Data for the task:
◆ ◆ ◆

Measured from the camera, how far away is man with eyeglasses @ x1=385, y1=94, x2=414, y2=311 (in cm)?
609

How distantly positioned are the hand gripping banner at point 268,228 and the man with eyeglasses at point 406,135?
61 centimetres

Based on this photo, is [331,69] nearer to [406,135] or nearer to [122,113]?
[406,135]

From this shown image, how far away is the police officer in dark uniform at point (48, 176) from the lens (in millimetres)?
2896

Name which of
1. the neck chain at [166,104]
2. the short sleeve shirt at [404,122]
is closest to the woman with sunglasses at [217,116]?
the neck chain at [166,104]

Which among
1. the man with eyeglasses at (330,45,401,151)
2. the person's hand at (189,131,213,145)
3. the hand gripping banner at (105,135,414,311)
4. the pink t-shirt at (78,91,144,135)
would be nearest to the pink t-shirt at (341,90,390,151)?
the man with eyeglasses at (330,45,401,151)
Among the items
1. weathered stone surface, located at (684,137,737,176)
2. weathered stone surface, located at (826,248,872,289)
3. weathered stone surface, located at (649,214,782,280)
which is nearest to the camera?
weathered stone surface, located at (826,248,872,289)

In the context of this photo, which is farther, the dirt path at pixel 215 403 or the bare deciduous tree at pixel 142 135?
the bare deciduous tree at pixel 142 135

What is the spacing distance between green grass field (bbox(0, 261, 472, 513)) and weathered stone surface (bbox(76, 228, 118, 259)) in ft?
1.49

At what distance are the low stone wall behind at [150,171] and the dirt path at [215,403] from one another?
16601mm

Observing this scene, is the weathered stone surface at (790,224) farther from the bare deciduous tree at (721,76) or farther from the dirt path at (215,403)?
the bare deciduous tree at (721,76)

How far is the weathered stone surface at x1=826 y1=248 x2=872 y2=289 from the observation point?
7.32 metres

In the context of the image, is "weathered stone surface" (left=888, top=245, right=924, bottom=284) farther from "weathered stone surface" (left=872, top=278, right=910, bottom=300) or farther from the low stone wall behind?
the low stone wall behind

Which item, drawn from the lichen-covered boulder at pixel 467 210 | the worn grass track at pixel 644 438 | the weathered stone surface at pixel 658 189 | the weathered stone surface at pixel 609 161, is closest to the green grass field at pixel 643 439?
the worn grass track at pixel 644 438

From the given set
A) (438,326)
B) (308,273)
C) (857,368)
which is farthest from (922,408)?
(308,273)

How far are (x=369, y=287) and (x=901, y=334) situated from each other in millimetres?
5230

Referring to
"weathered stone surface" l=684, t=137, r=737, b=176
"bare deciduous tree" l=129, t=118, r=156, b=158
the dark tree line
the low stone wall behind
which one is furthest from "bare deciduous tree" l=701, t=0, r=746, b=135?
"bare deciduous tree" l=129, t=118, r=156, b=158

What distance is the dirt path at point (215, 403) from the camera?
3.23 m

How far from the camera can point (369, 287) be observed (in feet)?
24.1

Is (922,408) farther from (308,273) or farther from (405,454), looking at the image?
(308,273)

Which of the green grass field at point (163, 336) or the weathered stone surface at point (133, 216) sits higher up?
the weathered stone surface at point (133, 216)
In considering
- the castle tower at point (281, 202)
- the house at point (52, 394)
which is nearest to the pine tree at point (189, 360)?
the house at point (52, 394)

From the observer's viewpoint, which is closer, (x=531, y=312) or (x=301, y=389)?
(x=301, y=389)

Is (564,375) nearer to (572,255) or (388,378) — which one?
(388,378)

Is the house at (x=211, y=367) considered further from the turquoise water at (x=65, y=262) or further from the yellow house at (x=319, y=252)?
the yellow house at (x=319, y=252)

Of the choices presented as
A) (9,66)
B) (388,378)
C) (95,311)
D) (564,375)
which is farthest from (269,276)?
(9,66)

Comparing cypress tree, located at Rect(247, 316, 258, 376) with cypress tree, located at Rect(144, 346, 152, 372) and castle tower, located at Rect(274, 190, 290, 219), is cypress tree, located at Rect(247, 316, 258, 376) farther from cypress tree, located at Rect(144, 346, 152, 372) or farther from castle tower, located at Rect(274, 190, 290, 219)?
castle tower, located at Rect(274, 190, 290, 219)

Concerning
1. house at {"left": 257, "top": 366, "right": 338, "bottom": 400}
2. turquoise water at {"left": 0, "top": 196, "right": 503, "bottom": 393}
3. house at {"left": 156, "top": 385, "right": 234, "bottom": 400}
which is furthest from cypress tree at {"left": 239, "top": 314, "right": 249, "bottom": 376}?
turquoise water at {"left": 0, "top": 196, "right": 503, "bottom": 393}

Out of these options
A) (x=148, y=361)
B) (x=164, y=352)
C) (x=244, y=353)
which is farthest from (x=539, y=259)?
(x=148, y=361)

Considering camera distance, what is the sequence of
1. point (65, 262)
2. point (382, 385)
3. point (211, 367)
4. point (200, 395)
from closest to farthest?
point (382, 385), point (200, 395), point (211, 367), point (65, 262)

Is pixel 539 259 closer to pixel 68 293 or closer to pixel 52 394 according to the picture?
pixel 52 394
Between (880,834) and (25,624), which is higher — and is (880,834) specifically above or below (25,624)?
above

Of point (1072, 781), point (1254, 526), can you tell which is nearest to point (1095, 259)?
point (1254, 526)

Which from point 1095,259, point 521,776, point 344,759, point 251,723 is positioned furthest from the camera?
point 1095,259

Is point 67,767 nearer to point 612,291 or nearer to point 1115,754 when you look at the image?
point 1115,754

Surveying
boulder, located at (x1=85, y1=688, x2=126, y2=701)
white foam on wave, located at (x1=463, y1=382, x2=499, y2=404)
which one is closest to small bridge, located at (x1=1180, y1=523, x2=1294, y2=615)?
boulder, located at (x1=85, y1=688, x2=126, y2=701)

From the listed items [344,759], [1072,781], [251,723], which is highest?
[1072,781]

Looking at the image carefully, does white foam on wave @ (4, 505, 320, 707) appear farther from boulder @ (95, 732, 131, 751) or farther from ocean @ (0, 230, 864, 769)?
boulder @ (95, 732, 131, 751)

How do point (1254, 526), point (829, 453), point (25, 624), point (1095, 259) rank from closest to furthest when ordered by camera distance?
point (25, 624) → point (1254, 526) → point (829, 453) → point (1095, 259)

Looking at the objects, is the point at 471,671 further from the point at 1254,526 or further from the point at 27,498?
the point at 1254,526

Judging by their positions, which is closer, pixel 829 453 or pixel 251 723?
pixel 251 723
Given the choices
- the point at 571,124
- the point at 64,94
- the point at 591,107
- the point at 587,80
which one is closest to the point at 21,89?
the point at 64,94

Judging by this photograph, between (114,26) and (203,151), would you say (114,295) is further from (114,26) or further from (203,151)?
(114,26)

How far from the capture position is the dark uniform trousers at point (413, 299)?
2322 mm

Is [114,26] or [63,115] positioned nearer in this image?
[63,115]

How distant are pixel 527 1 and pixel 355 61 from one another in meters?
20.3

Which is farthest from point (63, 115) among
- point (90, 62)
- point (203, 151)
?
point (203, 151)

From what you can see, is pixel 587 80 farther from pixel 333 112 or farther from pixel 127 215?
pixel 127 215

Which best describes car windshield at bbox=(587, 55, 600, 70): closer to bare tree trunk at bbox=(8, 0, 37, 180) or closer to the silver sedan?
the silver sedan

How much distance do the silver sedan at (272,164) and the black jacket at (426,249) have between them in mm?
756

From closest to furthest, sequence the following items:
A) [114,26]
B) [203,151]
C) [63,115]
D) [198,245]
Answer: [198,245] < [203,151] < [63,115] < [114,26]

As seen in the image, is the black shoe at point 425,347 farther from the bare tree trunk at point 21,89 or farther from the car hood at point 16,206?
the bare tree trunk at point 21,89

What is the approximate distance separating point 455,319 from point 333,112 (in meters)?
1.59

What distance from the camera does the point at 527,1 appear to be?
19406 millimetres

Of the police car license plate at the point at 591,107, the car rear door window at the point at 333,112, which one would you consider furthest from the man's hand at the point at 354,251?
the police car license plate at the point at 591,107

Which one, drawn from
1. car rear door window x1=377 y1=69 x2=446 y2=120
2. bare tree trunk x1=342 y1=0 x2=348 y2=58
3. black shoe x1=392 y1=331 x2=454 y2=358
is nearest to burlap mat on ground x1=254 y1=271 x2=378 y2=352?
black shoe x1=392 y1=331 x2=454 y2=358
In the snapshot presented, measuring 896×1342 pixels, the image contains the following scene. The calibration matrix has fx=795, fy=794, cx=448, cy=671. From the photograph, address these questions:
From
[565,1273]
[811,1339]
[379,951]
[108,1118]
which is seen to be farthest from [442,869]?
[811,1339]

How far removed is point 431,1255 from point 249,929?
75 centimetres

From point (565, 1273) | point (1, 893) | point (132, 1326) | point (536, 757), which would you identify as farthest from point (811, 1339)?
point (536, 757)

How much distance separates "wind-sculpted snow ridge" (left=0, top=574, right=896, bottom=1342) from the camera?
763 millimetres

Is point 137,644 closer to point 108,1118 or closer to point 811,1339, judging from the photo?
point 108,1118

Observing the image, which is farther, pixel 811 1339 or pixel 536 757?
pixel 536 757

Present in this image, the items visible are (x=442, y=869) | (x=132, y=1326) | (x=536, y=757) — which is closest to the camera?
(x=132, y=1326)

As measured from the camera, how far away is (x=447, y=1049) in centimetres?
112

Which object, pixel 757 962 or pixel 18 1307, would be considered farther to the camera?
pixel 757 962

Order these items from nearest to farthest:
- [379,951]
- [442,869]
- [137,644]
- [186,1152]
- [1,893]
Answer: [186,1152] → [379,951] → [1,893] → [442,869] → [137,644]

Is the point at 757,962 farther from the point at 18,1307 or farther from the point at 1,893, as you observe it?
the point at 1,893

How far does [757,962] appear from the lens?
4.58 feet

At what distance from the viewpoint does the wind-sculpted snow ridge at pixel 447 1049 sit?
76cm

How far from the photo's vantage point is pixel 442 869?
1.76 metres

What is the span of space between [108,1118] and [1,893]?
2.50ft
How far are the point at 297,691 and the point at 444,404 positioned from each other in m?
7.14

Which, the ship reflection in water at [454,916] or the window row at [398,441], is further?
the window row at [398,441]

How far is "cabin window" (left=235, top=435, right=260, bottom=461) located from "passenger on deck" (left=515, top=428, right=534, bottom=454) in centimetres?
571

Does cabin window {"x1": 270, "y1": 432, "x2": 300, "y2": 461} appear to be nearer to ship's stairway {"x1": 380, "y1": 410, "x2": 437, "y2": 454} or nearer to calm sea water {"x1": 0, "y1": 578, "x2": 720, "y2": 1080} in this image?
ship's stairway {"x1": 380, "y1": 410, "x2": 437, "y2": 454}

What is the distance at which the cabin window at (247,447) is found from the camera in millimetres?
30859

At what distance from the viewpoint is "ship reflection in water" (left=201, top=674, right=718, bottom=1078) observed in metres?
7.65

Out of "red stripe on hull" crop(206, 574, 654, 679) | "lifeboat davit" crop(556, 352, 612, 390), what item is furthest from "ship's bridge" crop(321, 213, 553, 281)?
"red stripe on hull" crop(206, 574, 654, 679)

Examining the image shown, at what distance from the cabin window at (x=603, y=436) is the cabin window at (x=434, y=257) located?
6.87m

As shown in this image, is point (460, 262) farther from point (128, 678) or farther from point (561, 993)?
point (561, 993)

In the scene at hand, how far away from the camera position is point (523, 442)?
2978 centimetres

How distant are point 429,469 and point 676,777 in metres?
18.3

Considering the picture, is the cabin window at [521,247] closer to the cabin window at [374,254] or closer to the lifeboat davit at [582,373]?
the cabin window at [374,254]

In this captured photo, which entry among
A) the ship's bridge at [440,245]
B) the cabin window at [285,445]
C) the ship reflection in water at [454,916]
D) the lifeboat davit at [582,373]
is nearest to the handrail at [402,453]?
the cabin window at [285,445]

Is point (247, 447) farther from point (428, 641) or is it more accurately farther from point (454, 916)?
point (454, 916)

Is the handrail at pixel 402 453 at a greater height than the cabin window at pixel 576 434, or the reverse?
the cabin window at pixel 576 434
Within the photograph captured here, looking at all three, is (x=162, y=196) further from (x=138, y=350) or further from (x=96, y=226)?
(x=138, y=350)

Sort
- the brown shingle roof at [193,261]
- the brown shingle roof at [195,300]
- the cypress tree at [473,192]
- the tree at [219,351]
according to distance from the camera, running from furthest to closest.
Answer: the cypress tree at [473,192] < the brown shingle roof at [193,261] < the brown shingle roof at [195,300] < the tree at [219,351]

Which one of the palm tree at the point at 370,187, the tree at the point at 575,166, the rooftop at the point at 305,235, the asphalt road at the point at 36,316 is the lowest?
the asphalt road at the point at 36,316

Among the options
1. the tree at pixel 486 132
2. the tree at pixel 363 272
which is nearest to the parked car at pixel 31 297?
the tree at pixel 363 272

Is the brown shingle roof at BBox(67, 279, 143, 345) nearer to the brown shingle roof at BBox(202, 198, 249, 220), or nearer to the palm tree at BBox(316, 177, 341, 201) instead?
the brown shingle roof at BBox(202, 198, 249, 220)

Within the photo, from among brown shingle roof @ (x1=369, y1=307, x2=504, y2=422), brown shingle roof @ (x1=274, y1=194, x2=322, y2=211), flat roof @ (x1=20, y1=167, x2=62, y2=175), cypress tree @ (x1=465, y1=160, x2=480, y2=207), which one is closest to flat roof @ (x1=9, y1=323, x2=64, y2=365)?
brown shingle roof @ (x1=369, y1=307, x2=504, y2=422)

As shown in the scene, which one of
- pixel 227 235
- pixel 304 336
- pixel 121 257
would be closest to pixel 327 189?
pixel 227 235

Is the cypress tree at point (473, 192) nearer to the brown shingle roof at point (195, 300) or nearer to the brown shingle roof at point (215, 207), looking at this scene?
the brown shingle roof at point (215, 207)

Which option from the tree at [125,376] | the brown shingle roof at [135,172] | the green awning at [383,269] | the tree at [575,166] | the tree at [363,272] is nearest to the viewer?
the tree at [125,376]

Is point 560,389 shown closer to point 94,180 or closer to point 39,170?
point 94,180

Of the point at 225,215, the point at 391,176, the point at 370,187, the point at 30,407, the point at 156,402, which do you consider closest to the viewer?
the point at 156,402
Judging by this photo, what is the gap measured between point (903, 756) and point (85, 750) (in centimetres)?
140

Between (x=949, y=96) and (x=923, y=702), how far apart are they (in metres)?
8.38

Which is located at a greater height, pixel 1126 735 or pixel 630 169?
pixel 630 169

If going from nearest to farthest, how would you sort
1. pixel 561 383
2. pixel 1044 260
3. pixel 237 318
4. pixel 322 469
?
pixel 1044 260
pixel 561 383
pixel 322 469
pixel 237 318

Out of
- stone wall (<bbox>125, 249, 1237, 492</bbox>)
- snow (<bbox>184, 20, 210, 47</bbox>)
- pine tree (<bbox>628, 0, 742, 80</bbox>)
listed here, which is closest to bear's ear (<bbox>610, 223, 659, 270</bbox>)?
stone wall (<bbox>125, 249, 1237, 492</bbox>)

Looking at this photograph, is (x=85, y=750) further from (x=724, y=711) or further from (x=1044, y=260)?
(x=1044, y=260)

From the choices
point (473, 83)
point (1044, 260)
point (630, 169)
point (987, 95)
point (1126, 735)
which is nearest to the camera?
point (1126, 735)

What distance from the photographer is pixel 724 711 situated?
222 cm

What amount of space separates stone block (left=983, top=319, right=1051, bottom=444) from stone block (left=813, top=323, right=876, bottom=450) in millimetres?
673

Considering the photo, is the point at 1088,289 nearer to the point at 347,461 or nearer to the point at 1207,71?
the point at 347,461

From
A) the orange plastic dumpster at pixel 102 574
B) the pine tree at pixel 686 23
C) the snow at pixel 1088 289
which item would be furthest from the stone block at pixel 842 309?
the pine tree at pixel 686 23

◆ ◆ ◆

Given task: Reproduce exactly the line containing "Which is located" and every line after it through the end of the records above, and nothing else.

Answer to this problem:
Which is located at a greater height, pixel 1126 735 or pixel 630 169?
pixel 630 169

If going from nearest to farthest, how would you sort
1. pixel 561 383
2. pixel 1044 260
3. pixel 237 318
4. pixel 322 469
?
pixel 1044 260
pixel 561 383
pixel 322 469
pixel 237 318

Out of
- stone wall (<bbox>125, 249, 1237, 492</bbox>)
- snow (<bbox>184, 20, 210, 47</bbox>)
- pine tree (<bbox>628, 0, 742, 80</bbox>)
listed here, which is closest to bear's ear (<bbox>610, 223, 659, 270</bbox>)?
stone wall (<bbox>125, 249, 1237, 492</bbox>)

Looking at this photograph, is (x=85, y=750) further from (x=724, y=711) or further from (x=1044, y=260)?
(x=1044, y=260)

From the choices
point (473, 83)
point (1044, 260)
point (630, 169)
point (987, 95)
point (1126, 735)
which is nearest to the camera?
point (1126, 735)

What distance from the photographer is pixel 724 711 situated?
222 cm

What amount of space separates stone block (left=983, top=319, right=1051, bottom=444) from stone block (left=813, top=323, right=876, bottom=450) in millimetres?
673

Considering the photo, is the point at 1088,289 nearer to the point at 347,461 or nearer to the point at 1207,71?
the point at 347,461

From
A) the orange plastic dumpster at pixel 102 574
B) the pine tree at pixel 686 23
C) the snow at pixel 1088 289
which item would be furthest from the stone block at pixel 842 309?
the pine tree at pixel 686 23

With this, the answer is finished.